Researchers search for tiny coronavirus pieces in the environment

A graduate student works in a laboratory.
Graduate student Tyler Patrick is part of the WSU research team that will be studying how the coronavirus persists and behaves in the environment.

The genetic material that has created a world pandemic and disrupted lives and economies around the world is incredibly tiny.

Even looking for it in a very good microscope wouldn’t be too helpful — Under high magnification, the nucleic acids that contain the coronavirus’ approximately 30,000 bits of deadly instructions for making people sick just look like a bunch of random strings.

“The power of RNA is looking at the sequence of nucleotides,” said Courtney Gardner, assistant professor in the Department of Civil and Environmental Engineering. “The actual sequence can tell you what you want to know.”

Gardner and a team of WSU researchers have begun looking for coronavirus RNA and studying how the virus persists and behaves in the environment – information that could help improve understanding of its pathogenicity.

Researchers know little about the virus’ survival in the environment. Some have recently found that virus levels in wastewater increase in areas about a week before infections rise, providing a potential indicator of disease spikes that is independent of inconsistent testing availability.

Because they only have a single strand of genetic information, RNA viruses such as the coronavirus tend to break into pieces easily and be less stable in the environment. The new coronavirus has a tricky genetic proof-reading mechanism and mutates at a low rate compared to many other viruses, making it harder to predict how it’s going to behave over time.

Closeup of Courtney Gardner
Courtney Gardner

“Right now, we continue to know very little about the virus,” Gardner said. “Understanding how it behaves in the environment will help us get a better idea of whether it is going to stick around and persist or how much it will recede.”

While working on her PhD, Gardner spent a lot of time hunting for the tiny bits of RNA strands in the environment – in that case, RNA information encoded in genetically modified crops.
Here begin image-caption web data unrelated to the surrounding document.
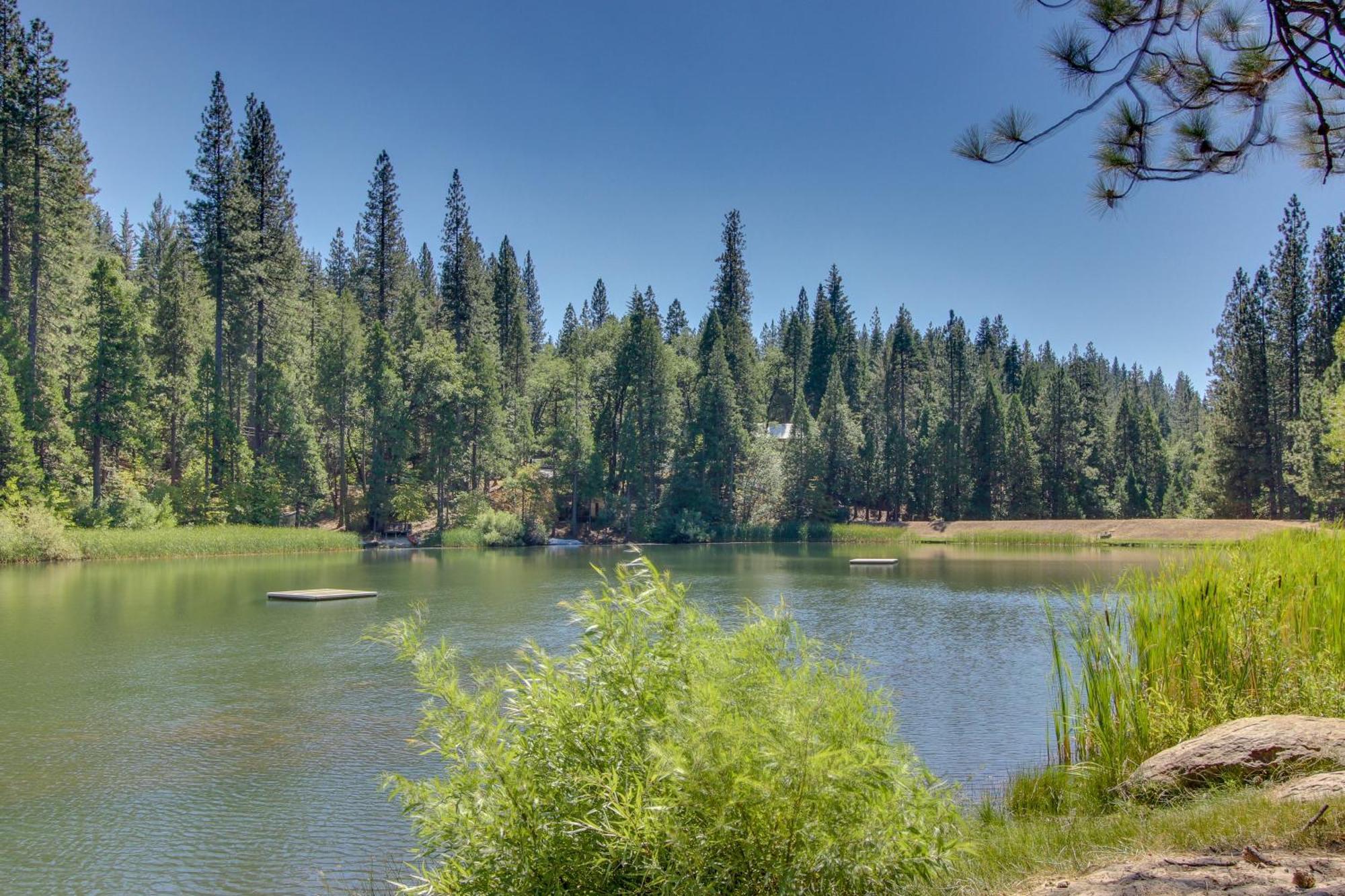Cypress Lodge Arnold Εξωτερικό φωτογραφία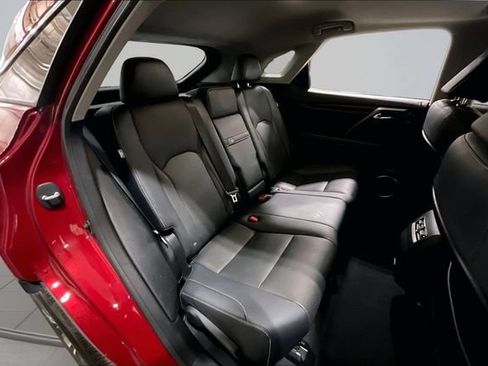 Used 2021 Lexus RX 350 AWD w/ Premium Package image 29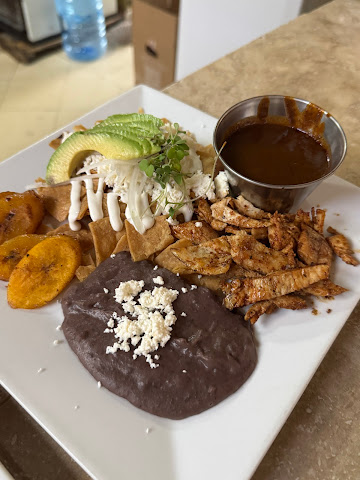 Café Santa Ana by null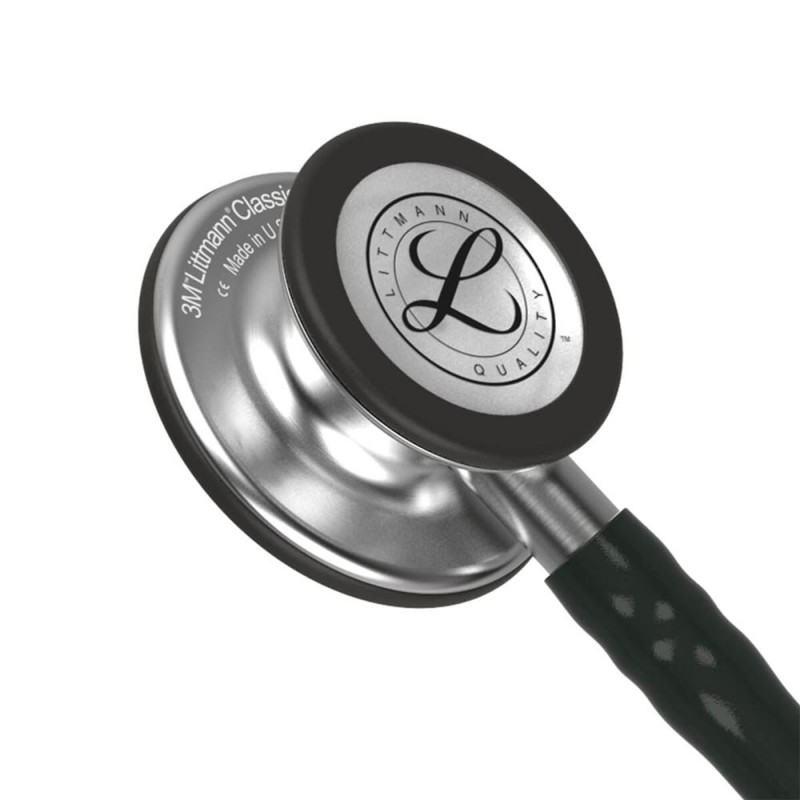 St Thoscope M Littmann Classic Iii Personnalisable Ld Medical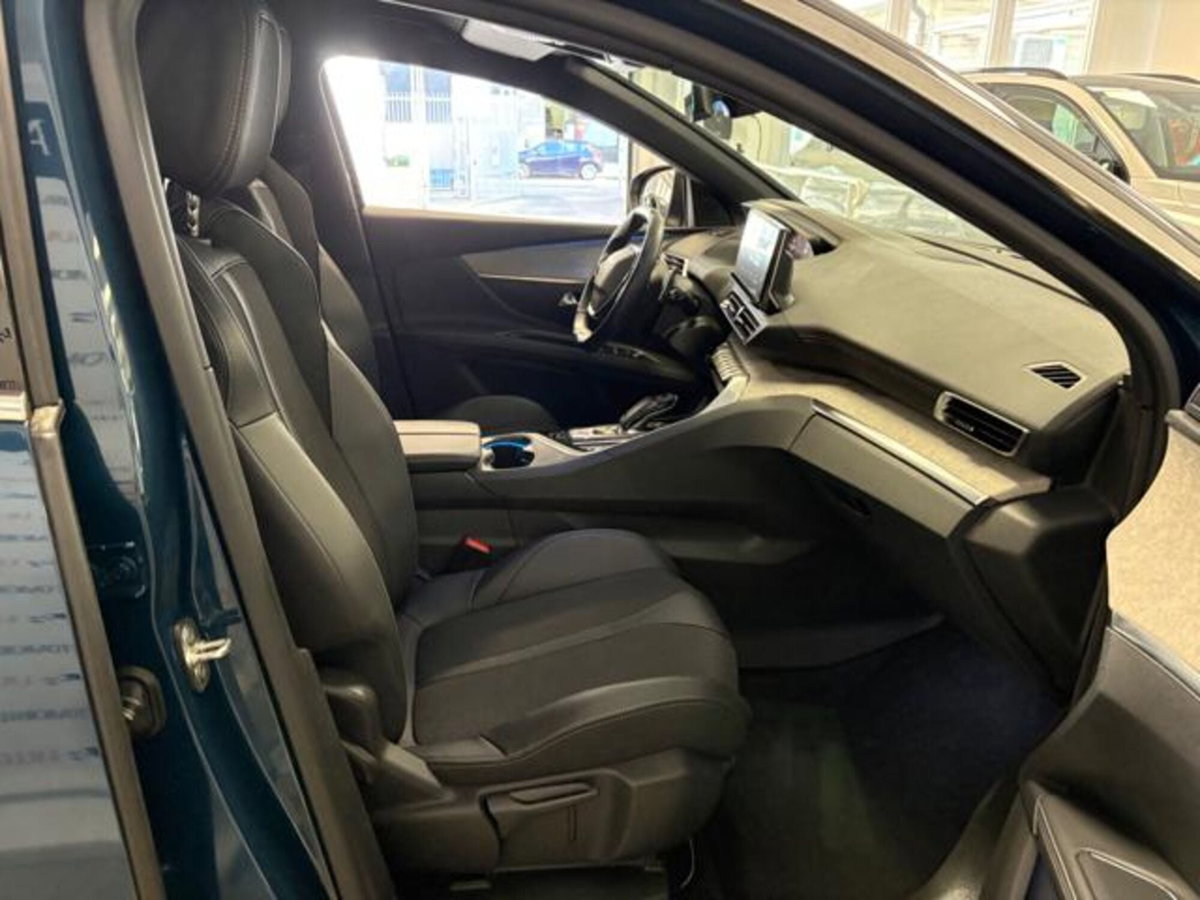 Peugeot 5008 1.5 bluehdi GT s&s 130cv eat8 (20)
“Trying to extract RNA from the environment is tricky,” she said. “I spent maybe six months to a year to get clean, usable RNA out of complex soil samples.”

The work gave her the tools the team will use in this new effort. The researchers have begun looking for the virus’ genetic material in soil and stormwater samples collected before and after the beginning of the COVID-19 pandemic. They will be comparing a variety of samples from urban and rural locations, using samples collected before the pandemic as controls.

The researchers will be isolating DNA and RNA in their samples and then trying to detect the exact coronavirus RNA sequence as it gets picked up by soil or clay particles. They will use a series of primers to find and amplify the RNA through chemical reactions.

“By amplifying it, we are able to figure out if it’s there,” she said.

In addition to following social distancing in the laboratory, the researchers will follow protocols that destroy the virus’ protein coat that is key to any possible infection. They also plan to use a proxy virus in the lab to study conditions under which coronavirus might be more or less persistent in the environment.

Gardner first became interested in microbiology in the environment when she learned several years ago that Ebola’s deadly ability to infect and kill people is determined by just seven key proteins. Such a small number of molecule bundles can tremendously impact and shape society.

“Understanding all of the facets of coronavirus behavior in humans as well as the environment is one of the best weapons we can count on for figuring out how we should act in the next five to 10 years,” she said.